▶ _PROVIDED TEXT_:

In September 2017, I received slightly over $100K as a result of the commuted value of my pension plan. I decided to invest 100% of this money into dividend growth stocks. Each month, I publish my results. I don’t do this to brag, I do this to show you it’s possible to build a portfolio during an all-time high market. The market will crash… eventually. In the meantime, I would rather cash some juicy dividends!
Portfolio Comment – Valuation? Really?
Before I go one with my portfolio review, I wanted to come by for another round about valuation. I know I’ll shock some of you with this, but valuation doesn’t matter. When a DSR member asked me a few days ago what to do with stocks like MMM and UPS dropping like rocks and others like Starbucks (SBUX) being at their all-time high, here was my answer:
“I saw UPS and MMM getting hit yesterday but I barely skimmed their results. I’ll have something written on it next week. I think both (and seeing SBUX at their top) would be a great introduction for next Friday’s buy list, don’t you think?
In short (in case you are looking for a rapid answer to act today): the fundamentals of why I bought all three (I have them in my personal portfolio) are still there this morning. The market is getting overhyped or highly depressed for nothing most of the time (Hasbro jumped by 14% earlier this week… was it justified? I don’t think so). Therefore, I keep all of them because they all match my investing thesis.
The reason why MMM is in my portfolio is for the long haul. This business has been around for more than 100 years and will continue to thrive in the next 50 years.
SBUX isn’t done with growth in China, it will continue to thrive for several years through Asia (as they found a way to make them love coffee!)
UPS is a leader in an oligopoly. It has the scale, the network and it is first in class for efficiency. I don’t mind what the market is thinking, I get my increasing dividend each quarter :-)”
I know you will tell me, “but Mike, it doesn’t make sense if you buy a stock that is overvalued.”
I totally agree with you. Where we will disagree is how to determine the fair value of a stock, and more importantly, who determines this? Here’s the most recent example I’ve seen this week about valuation and supposed experts giving their opinion:
Air Transat and the valuation from $5 to $16
Air Transat (TRZ.TO) is a Canadian company which specializes in the organization, marketing and distribution of holiday travel in the tourism industry. It’s a big buzz right now in Canada because the CEO mentioned that the business could be sold. Shares jumped on the same day:
Source: Ycharts
There was a fascinating article done by La Presse (a French Canadian newspaper) trying to figure out what TRZ’s value was. The first analyst, from Desjardins Wealth Management, mentioned that considering TRZ’s cash alone ($335M) put the stock value at $8.92. Then, to that you must add lands in Mexico ($1.82/share) and the overall business ($1.68/share) and you get a “fair price” at $12. According to the same analyst, if there is an offer on the table, the stock could reach $16.
Regardless of the sale rumors, I was shocked to see that the company’s cash alone was worth more than the actual stock price. In this situation, you might as well just close the business, cash everything out and distribute wealth to shareholders!
Then the journalist asked another analyst. The guy from CIBC (CM.TO) says it’s worth $10 to $11 if it gets sold (so the offer should be around this number).
Finally, the guy from National Bank (NA.TO) concludes the article by saying the stock could go back down to $5 if there is no sale. Strangely enough, my online broker provided me with stock reports coming from the same firm listing the stock at $8.50 (upgraded from $6.00) as of April 30th.

▶ _STATED PROBLEM_:
In the portfolio commentary, what stock value did the Desjardins Wealth Management analyst say Air Transat's cash alone put the shares at? Rely only on the portfolio commentary above.

▶ _INFORMATION SHOWN_:
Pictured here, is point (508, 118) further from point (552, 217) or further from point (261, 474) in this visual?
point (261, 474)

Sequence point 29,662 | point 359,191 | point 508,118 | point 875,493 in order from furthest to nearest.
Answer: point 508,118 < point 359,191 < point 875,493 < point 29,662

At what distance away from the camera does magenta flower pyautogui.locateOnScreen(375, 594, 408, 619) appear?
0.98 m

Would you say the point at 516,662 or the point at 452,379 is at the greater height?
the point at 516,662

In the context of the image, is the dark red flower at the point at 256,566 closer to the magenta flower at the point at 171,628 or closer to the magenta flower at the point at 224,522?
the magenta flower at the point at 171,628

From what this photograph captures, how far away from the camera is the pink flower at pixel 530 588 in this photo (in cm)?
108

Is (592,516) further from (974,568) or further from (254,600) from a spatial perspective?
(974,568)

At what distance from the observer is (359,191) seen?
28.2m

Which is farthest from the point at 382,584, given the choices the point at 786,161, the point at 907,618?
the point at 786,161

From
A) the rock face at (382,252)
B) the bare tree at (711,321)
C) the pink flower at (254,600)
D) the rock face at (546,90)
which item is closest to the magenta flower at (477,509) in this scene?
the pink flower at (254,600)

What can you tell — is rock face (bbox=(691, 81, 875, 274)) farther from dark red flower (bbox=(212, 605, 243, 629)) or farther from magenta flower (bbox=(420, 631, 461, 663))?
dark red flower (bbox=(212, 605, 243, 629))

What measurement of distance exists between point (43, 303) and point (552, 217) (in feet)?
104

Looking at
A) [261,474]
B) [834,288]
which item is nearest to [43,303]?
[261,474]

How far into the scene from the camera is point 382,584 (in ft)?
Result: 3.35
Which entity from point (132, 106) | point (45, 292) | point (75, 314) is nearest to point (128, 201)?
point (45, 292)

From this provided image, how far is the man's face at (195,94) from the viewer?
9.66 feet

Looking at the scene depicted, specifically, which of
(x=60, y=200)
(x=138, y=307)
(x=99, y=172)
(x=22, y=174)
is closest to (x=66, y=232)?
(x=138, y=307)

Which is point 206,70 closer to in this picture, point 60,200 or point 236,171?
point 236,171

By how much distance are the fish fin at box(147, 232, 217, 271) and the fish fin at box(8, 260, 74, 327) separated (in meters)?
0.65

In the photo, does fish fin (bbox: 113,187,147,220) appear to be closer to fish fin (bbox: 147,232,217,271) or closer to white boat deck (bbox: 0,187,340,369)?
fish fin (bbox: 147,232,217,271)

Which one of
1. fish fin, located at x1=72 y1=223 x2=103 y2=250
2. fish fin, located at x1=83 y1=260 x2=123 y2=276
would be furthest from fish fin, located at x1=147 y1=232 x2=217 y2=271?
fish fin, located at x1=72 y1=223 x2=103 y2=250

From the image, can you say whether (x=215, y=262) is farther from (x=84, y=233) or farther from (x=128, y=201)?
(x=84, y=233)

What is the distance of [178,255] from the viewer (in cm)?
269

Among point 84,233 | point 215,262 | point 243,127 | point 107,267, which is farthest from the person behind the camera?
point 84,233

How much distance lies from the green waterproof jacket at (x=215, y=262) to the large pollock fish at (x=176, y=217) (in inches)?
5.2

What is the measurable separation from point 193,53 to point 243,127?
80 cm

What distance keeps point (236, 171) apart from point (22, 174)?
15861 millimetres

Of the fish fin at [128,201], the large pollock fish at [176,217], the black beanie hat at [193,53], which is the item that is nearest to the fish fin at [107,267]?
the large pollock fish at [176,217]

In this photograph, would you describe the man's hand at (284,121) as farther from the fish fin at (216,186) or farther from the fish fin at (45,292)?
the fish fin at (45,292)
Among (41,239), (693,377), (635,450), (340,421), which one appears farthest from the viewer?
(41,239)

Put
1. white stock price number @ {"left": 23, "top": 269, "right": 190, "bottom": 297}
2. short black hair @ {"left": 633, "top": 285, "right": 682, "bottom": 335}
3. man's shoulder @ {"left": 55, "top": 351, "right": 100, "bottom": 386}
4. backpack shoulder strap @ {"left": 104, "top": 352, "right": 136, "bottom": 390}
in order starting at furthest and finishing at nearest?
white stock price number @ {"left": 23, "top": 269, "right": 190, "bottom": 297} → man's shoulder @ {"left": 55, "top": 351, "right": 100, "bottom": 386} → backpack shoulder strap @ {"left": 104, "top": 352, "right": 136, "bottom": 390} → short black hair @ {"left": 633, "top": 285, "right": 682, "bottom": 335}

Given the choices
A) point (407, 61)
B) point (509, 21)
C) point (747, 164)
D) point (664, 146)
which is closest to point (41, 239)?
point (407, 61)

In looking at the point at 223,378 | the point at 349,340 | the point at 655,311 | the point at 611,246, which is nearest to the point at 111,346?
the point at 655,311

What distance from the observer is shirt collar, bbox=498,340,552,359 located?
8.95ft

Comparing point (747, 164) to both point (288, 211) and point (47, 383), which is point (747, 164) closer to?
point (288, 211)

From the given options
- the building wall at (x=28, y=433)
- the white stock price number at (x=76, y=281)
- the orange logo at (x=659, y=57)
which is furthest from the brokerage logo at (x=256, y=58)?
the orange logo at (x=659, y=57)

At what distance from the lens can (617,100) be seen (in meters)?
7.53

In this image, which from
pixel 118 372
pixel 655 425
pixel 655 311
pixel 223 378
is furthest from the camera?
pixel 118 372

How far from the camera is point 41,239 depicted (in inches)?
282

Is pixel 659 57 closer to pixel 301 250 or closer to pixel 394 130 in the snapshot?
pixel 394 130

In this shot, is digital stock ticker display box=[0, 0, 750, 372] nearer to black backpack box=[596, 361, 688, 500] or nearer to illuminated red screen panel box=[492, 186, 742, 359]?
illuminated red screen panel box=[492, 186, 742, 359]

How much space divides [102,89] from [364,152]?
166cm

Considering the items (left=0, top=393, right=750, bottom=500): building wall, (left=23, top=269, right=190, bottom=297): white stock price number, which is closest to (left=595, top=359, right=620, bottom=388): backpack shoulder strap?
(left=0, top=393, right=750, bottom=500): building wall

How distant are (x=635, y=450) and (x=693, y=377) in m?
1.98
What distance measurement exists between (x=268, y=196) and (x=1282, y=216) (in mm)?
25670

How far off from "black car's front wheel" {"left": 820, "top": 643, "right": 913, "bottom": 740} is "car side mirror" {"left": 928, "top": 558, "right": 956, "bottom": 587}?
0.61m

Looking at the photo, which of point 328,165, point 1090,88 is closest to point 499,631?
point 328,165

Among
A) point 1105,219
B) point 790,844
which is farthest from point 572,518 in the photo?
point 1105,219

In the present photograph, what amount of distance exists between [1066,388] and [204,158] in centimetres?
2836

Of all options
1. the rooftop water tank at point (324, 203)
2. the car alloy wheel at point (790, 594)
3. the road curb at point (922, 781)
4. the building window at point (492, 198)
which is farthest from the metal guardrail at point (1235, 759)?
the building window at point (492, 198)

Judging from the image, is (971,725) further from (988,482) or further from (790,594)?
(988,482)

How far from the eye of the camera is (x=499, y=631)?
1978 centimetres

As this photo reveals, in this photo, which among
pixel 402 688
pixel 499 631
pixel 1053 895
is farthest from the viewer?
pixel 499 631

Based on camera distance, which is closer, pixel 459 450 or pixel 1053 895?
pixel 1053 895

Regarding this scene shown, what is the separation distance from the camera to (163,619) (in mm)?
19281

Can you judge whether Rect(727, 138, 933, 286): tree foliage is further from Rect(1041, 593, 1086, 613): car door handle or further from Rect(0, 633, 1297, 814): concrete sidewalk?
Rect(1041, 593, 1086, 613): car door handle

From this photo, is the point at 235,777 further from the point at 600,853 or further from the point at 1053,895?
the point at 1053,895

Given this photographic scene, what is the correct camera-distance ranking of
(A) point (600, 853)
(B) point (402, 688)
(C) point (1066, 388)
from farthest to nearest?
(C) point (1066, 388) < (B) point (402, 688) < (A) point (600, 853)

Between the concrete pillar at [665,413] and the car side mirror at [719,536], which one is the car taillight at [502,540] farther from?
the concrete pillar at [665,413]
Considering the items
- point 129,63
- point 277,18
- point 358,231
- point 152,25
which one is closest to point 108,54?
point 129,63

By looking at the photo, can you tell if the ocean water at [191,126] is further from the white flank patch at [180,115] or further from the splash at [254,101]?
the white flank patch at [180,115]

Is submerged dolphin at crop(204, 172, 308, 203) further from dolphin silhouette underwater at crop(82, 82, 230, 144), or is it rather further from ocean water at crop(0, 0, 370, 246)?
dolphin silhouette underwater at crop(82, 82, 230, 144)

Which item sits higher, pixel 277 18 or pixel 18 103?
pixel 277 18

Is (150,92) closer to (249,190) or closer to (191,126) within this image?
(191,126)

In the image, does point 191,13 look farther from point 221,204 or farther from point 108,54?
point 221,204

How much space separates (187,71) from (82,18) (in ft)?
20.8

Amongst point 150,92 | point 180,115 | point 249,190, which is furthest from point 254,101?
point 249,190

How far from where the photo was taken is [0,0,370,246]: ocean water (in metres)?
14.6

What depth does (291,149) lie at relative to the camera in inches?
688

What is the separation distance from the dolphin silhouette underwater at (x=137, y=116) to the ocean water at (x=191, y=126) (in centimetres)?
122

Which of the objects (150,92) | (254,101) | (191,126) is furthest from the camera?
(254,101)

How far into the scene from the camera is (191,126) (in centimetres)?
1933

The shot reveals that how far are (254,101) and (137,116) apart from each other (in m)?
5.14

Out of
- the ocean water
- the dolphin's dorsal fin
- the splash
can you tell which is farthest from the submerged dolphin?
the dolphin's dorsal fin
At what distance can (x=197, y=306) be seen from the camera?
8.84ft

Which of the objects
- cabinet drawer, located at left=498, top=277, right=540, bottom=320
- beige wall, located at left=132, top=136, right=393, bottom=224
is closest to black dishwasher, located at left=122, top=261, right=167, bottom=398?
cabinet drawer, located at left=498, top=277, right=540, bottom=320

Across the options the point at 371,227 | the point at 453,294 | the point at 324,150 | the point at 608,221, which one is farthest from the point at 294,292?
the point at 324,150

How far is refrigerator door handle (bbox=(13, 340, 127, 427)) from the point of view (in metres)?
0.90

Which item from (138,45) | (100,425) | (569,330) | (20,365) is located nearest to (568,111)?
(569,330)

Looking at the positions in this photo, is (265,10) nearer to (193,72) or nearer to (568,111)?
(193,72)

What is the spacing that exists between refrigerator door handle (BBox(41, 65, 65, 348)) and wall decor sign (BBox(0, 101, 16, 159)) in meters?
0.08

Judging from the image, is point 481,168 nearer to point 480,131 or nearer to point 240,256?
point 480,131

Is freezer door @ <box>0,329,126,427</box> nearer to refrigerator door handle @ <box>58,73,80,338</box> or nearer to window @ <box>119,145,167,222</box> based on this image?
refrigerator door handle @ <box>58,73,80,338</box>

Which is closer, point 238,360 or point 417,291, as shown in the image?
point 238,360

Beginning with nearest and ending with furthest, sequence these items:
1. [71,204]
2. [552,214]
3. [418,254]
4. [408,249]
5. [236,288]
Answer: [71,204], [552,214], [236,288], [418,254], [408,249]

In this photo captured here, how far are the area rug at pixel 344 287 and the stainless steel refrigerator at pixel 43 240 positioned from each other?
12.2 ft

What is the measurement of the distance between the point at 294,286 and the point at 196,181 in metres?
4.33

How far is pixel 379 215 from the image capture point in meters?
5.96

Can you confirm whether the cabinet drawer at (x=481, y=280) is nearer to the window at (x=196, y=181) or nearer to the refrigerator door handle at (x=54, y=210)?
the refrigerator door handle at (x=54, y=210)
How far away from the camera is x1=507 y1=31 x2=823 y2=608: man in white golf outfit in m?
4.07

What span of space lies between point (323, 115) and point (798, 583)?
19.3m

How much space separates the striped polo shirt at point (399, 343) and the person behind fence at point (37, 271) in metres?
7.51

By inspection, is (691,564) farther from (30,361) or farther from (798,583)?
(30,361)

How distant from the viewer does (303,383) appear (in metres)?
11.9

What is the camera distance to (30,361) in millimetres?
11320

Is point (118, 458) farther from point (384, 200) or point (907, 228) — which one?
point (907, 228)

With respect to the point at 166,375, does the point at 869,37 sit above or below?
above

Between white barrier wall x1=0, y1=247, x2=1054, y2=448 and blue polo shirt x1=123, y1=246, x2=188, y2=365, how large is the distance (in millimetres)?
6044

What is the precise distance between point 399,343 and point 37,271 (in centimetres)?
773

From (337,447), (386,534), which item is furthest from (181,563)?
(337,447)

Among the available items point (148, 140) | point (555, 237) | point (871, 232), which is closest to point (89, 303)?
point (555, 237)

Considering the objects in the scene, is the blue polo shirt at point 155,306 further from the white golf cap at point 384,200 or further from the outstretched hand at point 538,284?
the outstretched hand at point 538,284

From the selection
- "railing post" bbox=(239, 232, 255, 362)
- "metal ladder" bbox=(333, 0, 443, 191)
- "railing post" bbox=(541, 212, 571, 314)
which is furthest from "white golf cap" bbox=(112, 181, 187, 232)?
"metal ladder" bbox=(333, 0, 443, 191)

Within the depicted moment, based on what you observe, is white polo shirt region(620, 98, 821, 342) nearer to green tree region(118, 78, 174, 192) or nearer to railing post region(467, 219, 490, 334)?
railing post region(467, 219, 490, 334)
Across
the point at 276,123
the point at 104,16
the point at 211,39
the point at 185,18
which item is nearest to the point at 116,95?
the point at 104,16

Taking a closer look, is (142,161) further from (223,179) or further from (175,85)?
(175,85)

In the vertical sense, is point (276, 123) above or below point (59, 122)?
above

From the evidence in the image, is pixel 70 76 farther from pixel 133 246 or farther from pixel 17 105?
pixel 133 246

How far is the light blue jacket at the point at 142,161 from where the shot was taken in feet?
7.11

▶ _ANSWER TO THE TASK_:
$8.92 per share, based on $335M in cash.